En ce qui concerne l’identité de Jean, Olivier préfère ne pas révéler trop de détails à son sujet: «Jean naît d’un jeu enfantin (ndlr: on parle ici du jeu de société Jacques a dit, connu aussi sous le nom de Jean dit). Jean apparaît de façon anodine et il est à l’image d’un courant de pensée souterrain qui finit par tout ramasser sur son passage comme un tsunami.»

L’idée d’avoir un groupe de death métal sur scène est apparue comme une évidence à l’auteur de Mommy (2013), dans laquelle le personnage titre, une morte-vivante de 400 ans, se servait du rap pour remettre en question la notion de nostalgie: «D’une part, la musique semble de plus en plus importante dans mon travail au théâtre parce qu’elle me permet d’aller ailleurs et d’amener le public dans une autre dimension de l’être humain. Dans la pièce, on dit «La vérité n’est plus dans les mots, n’est plus dans le discours (…), la grande vérité est située ailleurs.» Pour moi, la musique transmet ce truc indéfinissable, ce besoin de communion et d’être ensemble qui nous rassemble tous».

photo de répétition par Valérie Remise
photo de répétition par Valérie Remise

Messe païenne

Dès qu’Olivier a contacté Sébastien Croteau, il a su que son intuition d’inclure du death métal à sa création était la bonne: «Il y a quelque chose de radical, d’anti-commercial et de très vrai dans ce chant et cette musique-là.» Il ajoute que dans le cadre de la pièce, le death métal contribue à créer un effet de vérité en brassant la cage du public: «Jean dit raconte une situation absurde qui finalement devient normale. Le death métal représente cela. Au début, il nous rentre dedans puis au fur et à mesure on s’y habitue, on embarque dans le rituel, on embarque dans la messe.

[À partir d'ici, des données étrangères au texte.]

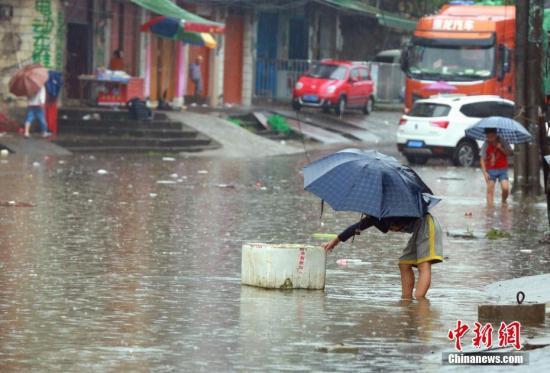 资料图:暴雨致广西柳州一街道被淹 。 朱柳融 摄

On en vient à comprendre les codes, le jeu et l’avalanche de notes qui finit par produire du sens et une expérience importante», résume celui qui se considère comme un néophyte en matière de death métal. «Je savais que c’était le style dont j’avais besoin dans la pièce, car j’en avais déjà entendu en concert.»

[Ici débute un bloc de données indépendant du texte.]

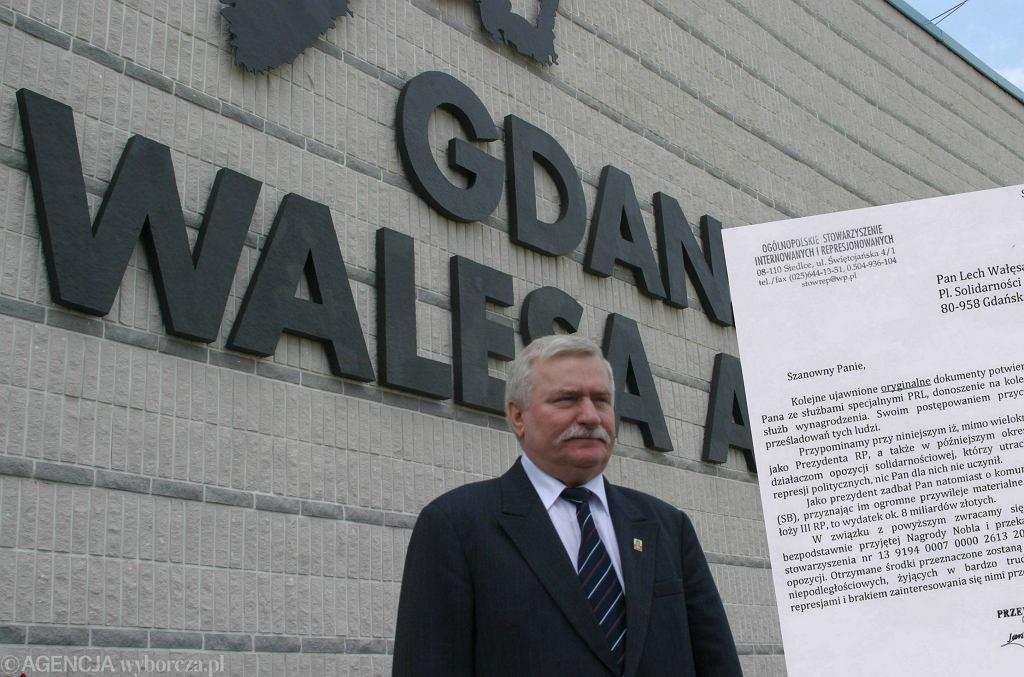 Lech Wałęsa, lotnisko w Gdańsku.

Ce qui nous amène à la présence de Jean Death sur scène. Le groupe spécialement formé par Sébastien pour l’occasion est composé du guitariste Mathieu Bérubé (Teramobil), du batteur Étienne Gallo (Hands of Despair) et du bassiste Dominic «Forest» Lapointe (Augury, BARF, First Fragment, Teramobil), des vétérans bien connus des amateurs du style.

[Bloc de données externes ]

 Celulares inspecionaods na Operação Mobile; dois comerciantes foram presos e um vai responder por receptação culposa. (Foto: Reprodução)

Olivier et Sébastien ne croient pas que la musique de Jean Death fera peur au public: «J’ai confiance en la capacité d’adaptation des gens», affirme Olivier en précisant que des bouchons seront donnés à l’entrée. Sébastien renchérit en expliquant que l’expérience lui a appris que les personnes qui ne connaissent pas le style ou qui ne l’aiment pas réagissent différemment lorsqu’ils voient une prestation.

D’ailleurs, Sébastien considère qu’il y a un lien intéressant à faire entre le thème de Jean dit et le death métal: «Selon moi, si on est tant de gens à avoir soif de vérité, c’est parce qu’elle existe. Elle est là, mais elle est brouillée à travers un mur d’impressions et de conceptions de la vérité qui forment une distorsion, une saturation. Cette distorsion est à l’image de ce que le death métal représente pour le commun des mortels, c’est-à-dire un barrage de notes et de fréquences qui ne semblent posséder aucune harmonie propre, aucune mélodie. Pour moi, la pièce est un indicateur de l’effondrement de la raison et de la difficulté à savoir ce qui est vrai à l’ère des faits alternatifs», déclare-t-il. Et le death métal, pour résumer sa pensée, représente la confusion à travers laquelle existe une harmonie (une vérité?) que chacun doit trouver.